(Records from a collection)
——————

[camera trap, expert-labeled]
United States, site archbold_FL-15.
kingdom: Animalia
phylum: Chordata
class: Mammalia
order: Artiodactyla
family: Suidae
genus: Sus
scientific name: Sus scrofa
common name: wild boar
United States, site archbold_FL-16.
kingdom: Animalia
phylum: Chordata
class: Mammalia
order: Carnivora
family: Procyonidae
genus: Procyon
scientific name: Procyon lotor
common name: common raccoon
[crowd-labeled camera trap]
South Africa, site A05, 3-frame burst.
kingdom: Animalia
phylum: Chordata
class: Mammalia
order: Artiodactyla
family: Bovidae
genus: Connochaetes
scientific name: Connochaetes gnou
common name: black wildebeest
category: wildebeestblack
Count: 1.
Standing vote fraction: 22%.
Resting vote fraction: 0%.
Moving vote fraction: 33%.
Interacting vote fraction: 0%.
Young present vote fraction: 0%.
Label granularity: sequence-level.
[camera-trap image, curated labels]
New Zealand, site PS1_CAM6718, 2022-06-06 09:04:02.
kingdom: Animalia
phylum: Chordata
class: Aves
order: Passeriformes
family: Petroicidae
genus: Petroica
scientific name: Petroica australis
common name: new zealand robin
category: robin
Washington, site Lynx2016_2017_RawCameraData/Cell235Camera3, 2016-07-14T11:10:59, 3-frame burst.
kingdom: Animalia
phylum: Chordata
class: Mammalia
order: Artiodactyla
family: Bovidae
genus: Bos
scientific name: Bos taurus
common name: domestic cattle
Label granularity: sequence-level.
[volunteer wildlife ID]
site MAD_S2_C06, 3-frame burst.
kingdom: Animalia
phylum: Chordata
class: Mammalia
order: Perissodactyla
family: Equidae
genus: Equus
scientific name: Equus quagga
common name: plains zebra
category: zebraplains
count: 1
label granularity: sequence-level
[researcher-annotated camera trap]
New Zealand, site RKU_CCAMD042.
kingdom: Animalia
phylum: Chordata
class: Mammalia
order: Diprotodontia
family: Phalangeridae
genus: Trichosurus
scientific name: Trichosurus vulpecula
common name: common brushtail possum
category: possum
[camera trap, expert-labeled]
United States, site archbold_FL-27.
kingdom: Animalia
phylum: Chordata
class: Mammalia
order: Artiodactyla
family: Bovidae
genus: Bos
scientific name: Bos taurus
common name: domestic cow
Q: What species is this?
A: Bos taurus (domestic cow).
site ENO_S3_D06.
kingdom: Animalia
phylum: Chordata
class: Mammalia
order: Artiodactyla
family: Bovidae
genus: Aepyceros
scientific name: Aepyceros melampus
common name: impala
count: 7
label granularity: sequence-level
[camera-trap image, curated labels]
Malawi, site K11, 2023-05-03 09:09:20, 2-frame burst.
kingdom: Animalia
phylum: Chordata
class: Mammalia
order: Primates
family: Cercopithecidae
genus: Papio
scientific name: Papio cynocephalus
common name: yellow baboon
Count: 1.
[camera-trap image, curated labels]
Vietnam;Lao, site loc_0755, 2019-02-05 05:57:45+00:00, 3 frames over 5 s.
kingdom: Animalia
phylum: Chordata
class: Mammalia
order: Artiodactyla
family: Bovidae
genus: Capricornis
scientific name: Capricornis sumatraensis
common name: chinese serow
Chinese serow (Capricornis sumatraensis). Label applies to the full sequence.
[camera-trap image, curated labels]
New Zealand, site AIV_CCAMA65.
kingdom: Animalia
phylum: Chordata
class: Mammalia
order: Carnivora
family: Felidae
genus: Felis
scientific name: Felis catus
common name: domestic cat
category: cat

——————

**Your goal**
Pull every line containing "site" out of the records.

**Expected answer**
United States, site archbold_FL-15.
United States, site archbold_FL-16.
South Africa, site A05, 3-frame burst.
New Zealand, site PS1_CAM6718, 2022-06-06 09:04:02.
Washington, site Lynx2016_2017_RawCameraData/Cell235Camera3, 2016-07-14T11:10:59, 3-frame burst.
site MAD_S2_C06, 3-frame burst.
New Zealand, site RKU_CCAMD042.
United States, site archbold_FL-27.
site ENO_S3_D06.
Malawi, site K11, 2023-05-03 09:09:20, 2-frame burst.
Vietnam;Lao, site loc_0755, 2019-02-05 05:57:45+00:00, 3 frames over 5 s.
New Zealand, site AIV_CCAMA65.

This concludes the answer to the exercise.